Il y a une quinzaine d’années, pour des raisons inexpliquées, cette jeune femme – d’origine lorraine par sa mère et suédoise par son père — est tombée amoureuse de l’Afghanistan. Et lorsque l’écrivain Atiq Rahimi lui a appris l’existence de Salim Shaheen, la documentariste a ouvert tous ses chakras, bien décidée à pister ce personnage haut en couleur qui constitue à lui seul une bénédiction pour tout conteur.

La caméra pour seule arme

Volubile, excessif, capricieux, épicurien, agaçant, “atta-chiant”, cet Ed Wood du cinéma afghan tourne pour vivre : 110 films déjà, réalisés en 3-4 jours (en moyenne) à l’aide de trois bouts de ficelle. Un âne passe à côté de lui ? Voilà qu’il le filme “parce qu’on ne sait jamais”. Une scène de rue exploitable ? “Moteur, ça tourne !” En presque dix ans, Salim Shaheen est devenu l’ambassadeur d’une nation déchirée qu’il arpente comme un aventurier, sans cesse à la recherche d’un spot cinégénique. Et ne lui parlez surtout pas des guerres, dont les images tranchantes et insoutenables parcourent par à-coups le docu de Sonia Kronlund. Pour lui, filmer consiste justement à congédier les peurs, à construire un havre de paix mental dans lequel tous ses compatriotes sont les bienvenus. Il est comme ça, Salim. Il se nourrit de l’amour de ses fans, qu’il gave de séries Z jubilatoires, et pose dans la rue à la vue du moindre appareil photo.
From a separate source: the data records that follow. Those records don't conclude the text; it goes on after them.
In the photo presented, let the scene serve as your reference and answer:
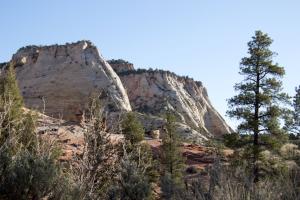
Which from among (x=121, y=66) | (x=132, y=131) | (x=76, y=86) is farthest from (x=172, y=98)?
(x=132, y=131)

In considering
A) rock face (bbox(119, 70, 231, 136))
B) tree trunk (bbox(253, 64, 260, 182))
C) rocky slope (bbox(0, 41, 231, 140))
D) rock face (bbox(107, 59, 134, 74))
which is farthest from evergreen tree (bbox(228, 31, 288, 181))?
rock face (bbox(107, 59, 134, 74))

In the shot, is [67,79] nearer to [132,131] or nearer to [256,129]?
[132,131]

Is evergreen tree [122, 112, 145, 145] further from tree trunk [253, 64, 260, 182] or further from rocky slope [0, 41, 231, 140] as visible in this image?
rocky slope [0, 41, 231, 140]

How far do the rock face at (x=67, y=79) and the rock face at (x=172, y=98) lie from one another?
15813 mm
Sa vitalité est émouvante, sa passion contagieuse. À l’ouvrage, l’enfant qui sommeille en lui occupe les plateaux de tournage itinérants comme s’ils étaient des cours de récréation. Il y a dans ses longs-métrages, toujours faits de bric et de broc, le sceau d’une sincérité désarmante, criante, qui ferait presque défaut à tout réalisateur. Le but n’est pas de créer le plan révolutionnaire, de raconter l’histoire parfaite. Non : Salim Shaheen veut divertir, faire rire et vibrer, par la force d’un geste continu, pur et bouleversant dans sa naïveté. Portrait génial d’un homme et d’une nation, Nothingwood, tourné intégralement à Bamiyan, devrait plaire à tous les rêveurs chevronnés, à tous ceux qui prennent le cinéma au sérieux et qui voient en ce medium une matrice existentielle. On vous le dit sans détour : si Tarantino découvre Salim Shaheen, il est fort à parier que ce dernier figurera dans l’une de ses prochaines productions. C’est même certain !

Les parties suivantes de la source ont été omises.